Peluang pengesahan RUU pada tahun 2026 sempat turun, tetapi melonjak kembali menjadi 43% di pasar prediksi Polymarket setelah kesepakatan etika dicapai. Klausul ini dirancang untuk membatasi pejabat federal, termasuk presiden, dalam memperoleh keuntungan dari aset digital selama menjabat, sebuah isu yang sebelumnya alot karena kekayaan kripto Trump yang dilaporkan besar.
Di Senat, jalannya RUU dipengaruhi oleh ketidakhadiran senator Mitch McConnell dan pergantian kursi setelah meninggalnya Lindsey Graham. Waktu yang terbatas membuat tekanan untuk segera memilih semakin tinggi. Sementara kelompok lobi industri seperti Blockchain Association mendesak agar klausul etika jangan sampai menggagalkan seluruh RUU, beberapa senator Demokrat mengkritik klausul tersebut dianggap belum cukup kuat dan menuntut perlindungan konsumen serta aturan etika yang lebih ketat.
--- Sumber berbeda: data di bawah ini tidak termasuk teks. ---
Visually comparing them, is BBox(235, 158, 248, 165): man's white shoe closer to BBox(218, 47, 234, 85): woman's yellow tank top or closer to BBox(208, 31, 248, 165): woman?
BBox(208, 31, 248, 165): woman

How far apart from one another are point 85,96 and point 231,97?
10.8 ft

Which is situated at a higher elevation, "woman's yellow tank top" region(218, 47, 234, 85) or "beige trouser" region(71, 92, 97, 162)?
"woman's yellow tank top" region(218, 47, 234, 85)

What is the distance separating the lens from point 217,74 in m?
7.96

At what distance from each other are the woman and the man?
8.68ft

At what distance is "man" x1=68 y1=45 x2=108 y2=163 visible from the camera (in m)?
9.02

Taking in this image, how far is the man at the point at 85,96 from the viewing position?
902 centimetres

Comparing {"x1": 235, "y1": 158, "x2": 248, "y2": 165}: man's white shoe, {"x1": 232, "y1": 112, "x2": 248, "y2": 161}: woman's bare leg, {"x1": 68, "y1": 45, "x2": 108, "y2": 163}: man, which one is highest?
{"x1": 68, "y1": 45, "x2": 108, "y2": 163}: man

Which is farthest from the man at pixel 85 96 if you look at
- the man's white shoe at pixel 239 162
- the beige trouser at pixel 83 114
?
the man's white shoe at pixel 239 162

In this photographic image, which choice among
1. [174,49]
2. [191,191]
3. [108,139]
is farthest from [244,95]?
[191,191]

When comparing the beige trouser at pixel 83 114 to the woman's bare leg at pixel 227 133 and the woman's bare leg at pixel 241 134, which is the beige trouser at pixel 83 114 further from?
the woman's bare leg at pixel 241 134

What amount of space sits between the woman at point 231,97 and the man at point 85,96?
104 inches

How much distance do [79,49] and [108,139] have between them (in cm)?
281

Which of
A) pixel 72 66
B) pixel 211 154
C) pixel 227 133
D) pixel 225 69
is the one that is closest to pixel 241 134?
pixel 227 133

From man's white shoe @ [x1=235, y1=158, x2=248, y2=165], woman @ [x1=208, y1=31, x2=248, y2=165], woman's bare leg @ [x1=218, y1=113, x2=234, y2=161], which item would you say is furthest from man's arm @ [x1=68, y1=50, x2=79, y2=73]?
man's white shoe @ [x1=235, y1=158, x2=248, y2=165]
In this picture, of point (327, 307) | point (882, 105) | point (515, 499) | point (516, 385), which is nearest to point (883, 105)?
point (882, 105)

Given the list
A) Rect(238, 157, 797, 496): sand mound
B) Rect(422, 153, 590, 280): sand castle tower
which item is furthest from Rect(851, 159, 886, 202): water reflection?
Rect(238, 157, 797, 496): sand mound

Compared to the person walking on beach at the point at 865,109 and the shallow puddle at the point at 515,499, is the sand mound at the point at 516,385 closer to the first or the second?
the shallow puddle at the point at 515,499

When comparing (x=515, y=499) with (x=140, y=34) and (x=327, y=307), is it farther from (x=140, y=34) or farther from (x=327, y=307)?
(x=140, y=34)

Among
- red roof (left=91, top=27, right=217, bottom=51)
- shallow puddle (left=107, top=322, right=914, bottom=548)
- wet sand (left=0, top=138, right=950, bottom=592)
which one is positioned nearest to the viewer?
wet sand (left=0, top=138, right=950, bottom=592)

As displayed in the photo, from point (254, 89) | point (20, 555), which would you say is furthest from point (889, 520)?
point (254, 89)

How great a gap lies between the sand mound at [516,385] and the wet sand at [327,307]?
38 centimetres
Secara paralel, data pasar menunjukkan akumulasi Bitcoin oleh "paus" (pemegang besar), aliran masuk bersih baru-baru ini untuk ETF spot Bitcoin dan Ethereum AS, serta aktivitas treasuri kripto dari perusahaan seperti MicroStrategy dan Metaplanet. Arthur Hayes, pendiri BitMEX, juga disebutkan melakukan pembelian Ethereum dalam jumlah besar.